Ah, thanks, I was going to ask to try that release. Can you run "/tmp/bgoglin_hwloc/bin/hwloc-info root | grep SoC" ?

jlinford@fc01-gg01:~$ /tmp/bgoglin_hwloc/bin/hwloc-info root | grep SoC
 info SoC0ID = jep106:036b:0241
 info SoC0Family = jep106:036b
 info SoC0Revision = 0x00000101

Try this on top of the previous git snapshot. I was reading soc_id too late.

--- a/hwloc/topology-linux.c
+++ b/hwloc/topology-linux.c
@@ -7603,6 +7603,7 @@ hwloc_look_linuxfs(struct hwloc_backend *backend, struct hwloc_disc_status *dsta
   if (data->need_global_infos) {
     hwloc_gather_system_info(topology, data);
     hwloc_linuxfs_check_kernel_cmdline(data);
+    hwloc__get_soc_info(data, topology->levels[0][0]);
   }
 
   if (dstatus->phase == HWLOC_DISC_PHASE_CPU) {
@@ -7664,7 +7665,6 @@ hwloc_look_linuxfs(struct hwloc_backend *backend, struct hwloc_disc_status *dsta
  out:
   if (data->need_global_infos) {
     hwloc__get_dmi_id_info(data, topology->levels[0][0]);
-    hwloc__get_soc_info(data, topology->levels[0][0]);
     hwloc__add_info(&topology->infos, "Backend", "Linux");
     /* data->utsname was filled with real uname or \0, we can safely pass it */
     hwloc_add_uname_info(topology, &data->utsname);

I pushed the fix in the PR. Can you verify that the tarball at https://ci.inria.fr/hwloc/job/basic/view/change-requests/job/PR-635/ works fine ?

Then can you also check the tarball at https://ci.inria.fr/hwloc/job/bgoglin/588/ ? It's a backport to hwloc 2.x, which will become the new hwloc 2.10 very soon.

Is it possible to get a dump of /sys of a Grace node for future regression testing? You'd have to run "hwloc-gather-topology grace" from one of these tarballs and send the generated "grace.tar.bz2". If it's too sensible to go in the public repository, I'd still like to get one for myself.
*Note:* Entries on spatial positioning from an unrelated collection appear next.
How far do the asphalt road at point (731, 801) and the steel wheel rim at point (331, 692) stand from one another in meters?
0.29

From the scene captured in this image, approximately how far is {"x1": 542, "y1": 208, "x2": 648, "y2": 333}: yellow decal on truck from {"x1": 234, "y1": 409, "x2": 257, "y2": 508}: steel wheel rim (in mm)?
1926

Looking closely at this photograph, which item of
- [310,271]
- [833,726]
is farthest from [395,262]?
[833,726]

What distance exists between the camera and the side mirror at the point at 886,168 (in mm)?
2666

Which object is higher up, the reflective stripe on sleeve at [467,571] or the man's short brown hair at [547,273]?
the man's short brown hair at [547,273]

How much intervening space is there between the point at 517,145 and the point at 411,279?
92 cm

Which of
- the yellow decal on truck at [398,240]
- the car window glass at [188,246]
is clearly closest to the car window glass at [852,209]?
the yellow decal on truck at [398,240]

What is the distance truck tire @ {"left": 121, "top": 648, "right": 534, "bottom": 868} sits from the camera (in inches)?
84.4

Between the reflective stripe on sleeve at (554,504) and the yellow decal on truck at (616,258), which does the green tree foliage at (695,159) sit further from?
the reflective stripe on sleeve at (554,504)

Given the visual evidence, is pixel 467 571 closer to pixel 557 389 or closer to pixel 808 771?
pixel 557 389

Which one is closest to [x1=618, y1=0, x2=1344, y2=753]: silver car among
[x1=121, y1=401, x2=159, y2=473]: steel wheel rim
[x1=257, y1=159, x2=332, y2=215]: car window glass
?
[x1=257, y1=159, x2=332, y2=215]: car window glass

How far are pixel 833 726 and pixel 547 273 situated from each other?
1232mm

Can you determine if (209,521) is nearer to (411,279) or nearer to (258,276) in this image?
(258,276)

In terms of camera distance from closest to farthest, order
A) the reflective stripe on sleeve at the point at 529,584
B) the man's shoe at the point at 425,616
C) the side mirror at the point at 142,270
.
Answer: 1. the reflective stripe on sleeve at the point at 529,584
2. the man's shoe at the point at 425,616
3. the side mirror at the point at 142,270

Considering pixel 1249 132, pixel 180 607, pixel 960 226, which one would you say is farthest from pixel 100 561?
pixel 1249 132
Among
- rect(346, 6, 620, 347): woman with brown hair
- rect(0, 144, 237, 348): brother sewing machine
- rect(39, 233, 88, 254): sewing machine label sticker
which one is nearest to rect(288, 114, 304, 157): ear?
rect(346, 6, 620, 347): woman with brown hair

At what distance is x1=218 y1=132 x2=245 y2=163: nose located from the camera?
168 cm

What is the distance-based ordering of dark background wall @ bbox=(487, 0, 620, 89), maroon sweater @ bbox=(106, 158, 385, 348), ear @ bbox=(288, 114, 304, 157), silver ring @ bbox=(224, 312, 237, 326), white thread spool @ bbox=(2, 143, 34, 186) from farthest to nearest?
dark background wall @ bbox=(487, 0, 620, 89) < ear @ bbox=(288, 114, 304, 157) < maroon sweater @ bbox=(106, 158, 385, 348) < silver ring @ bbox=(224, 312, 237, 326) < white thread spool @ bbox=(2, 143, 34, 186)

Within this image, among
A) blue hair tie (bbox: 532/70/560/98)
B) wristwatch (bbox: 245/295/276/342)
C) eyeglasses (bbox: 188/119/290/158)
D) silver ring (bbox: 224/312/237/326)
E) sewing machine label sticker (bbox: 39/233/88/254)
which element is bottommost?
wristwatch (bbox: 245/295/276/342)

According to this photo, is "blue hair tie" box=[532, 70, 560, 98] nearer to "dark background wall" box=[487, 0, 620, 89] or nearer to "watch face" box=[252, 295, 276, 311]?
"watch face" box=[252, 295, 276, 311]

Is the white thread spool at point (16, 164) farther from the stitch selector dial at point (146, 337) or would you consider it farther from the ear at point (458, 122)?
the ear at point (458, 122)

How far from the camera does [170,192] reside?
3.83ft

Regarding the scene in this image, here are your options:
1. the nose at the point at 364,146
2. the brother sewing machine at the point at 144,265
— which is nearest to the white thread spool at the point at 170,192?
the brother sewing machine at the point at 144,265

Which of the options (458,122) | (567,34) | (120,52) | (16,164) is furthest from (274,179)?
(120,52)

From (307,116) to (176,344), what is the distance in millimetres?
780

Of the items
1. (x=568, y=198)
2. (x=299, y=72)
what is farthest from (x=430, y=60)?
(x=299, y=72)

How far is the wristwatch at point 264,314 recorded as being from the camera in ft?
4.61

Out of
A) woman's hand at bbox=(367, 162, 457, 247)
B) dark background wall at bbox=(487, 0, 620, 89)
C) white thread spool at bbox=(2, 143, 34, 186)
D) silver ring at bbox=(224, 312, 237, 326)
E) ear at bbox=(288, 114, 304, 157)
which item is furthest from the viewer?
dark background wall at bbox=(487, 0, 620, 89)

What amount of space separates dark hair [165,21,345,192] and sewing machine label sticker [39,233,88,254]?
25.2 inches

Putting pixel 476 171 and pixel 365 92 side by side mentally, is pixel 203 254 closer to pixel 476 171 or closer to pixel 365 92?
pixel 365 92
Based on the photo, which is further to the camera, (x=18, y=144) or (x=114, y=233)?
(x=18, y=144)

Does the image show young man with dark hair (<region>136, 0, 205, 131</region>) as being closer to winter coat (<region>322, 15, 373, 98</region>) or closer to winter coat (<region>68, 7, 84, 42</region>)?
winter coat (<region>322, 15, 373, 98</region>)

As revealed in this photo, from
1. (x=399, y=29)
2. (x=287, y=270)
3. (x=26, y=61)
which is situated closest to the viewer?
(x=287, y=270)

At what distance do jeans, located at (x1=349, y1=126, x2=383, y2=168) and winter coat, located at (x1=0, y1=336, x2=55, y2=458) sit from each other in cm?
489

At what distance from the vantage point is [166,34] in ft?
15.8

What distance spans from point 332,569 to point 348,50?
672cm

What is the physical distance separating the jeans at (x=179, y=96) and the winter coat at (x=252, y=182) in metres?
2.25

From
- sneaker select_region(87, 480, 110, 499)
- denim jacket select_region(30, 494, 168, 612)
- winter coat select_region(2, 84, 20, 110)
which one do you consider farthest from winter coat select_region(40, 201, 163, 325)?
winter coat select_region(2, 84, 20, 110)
I am going to release 2.10rc1 with this change since I don't want to delay it any further. Hopefully you'll have time to test it before the final 2.10 release next week.

It works great, thanks!

jlinford@fc01-gg01:~$ /cm/shared/apps/hwloc/2.10rc1/bin/hwloc-ls --cpukinds
CPU kind #0 efficiency 0 cpuset 0x0000ffff,0xffffffff,0xffffffff,0xffffffff,0xffffffff
  FrequencyMaxMHz = 3411
  LinuxCapacity = 1024

And can confirm that HWLOC_CPUKINDS_HOMOGENEOUS=0 restores the original behavior. Nice feature, thanks for that.

I generated grace.tar.bz2 but it contains a lot of information. I suggest we wait until production Grace systems are deployed (very soon) and then I'll generate a file we can share publicly.

Ok, thanks!